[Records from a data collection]
════════
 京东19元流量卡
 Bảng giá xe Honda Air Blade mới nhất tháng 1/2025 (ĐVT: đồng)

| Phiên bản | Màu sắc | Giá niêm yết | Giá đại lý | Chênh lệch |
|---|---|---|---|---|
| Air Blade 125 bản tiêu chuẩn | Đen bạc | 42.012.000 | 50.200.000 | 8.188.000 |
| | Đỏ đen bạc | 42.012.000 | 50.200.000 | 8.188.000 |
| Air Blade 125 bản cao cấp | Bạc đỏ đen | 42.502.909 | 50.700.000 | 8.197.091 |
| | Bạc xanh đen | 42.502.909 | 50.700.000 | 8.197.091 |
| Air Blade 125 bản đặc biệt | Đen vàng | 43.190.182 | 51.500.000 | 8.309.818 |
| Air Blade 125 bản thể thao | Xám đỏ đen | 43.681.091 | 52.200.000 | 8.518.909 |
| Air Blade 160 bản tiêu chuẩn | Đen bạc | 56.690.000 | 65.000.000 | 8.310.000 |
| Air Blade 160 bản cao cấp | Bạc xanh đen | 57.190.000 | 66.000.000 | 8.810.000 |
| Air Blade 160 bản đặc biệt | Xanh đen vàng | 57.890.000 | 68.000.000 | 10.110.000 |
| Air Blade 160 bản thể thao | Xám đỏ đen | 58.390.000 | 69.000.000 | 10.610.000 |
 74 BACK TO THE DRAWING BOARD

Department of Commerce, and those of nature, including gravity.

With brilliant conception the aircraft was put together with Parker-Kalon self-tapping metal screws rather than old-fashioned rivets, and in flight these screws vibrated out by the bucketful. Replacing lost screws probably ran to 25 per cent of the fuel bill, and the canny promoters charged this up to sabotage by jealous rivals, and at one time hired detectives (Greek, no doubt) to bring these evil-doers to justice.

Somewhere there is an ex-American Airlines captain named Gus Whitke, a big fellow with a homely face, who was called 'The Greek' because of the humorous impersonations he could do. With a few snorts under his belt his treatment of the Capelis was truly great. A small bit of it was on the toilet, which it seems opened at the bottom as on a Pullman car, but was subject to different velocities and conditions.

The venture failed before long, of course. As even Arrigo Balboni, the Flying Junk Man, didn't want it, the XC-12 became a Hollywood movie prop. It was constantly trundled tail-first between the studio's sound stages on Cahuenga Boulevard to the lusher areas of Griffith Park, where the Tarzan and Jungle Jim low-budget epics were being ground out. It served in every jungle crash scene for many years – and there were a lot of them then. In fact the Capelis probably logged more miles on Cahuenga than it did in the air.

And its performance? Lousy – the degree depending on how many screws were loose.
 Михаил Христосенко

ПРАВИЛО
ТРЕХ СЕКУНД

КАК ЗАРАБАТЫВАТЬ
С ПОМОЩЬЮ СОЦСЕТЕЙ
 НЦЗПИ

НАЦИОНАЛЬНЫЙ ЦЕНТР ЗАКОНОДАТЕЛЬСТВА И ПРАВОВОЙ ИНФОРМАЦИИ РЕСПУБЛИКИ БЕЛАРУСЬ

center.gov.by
════════
▶ **REQUIRED ACTION**
Find where "Михаил Христосенко" occurs in the data, and please write out that line through the last line exactly, with nothing else.

▶ **EXPECTED OUTPUT**
 Михаил Христосенко

ПРАВИЛО
ТРЕХ СЕКУНД

КАК ЗАРАБАТЫВАТЬ
С ПОМОЩЬЮ СОЦСЕТЕЙ
 НЦЗПИ

НАЦИОНАЛЬНЫЙ ЦЕНТР ЗАКОНОДАТЕЛЬСТВА И ПРАВОВОЙ ИНФОРМАЦИИ РЕСПУБЛИКИ БЕЛАРУСЬ

center.gov.by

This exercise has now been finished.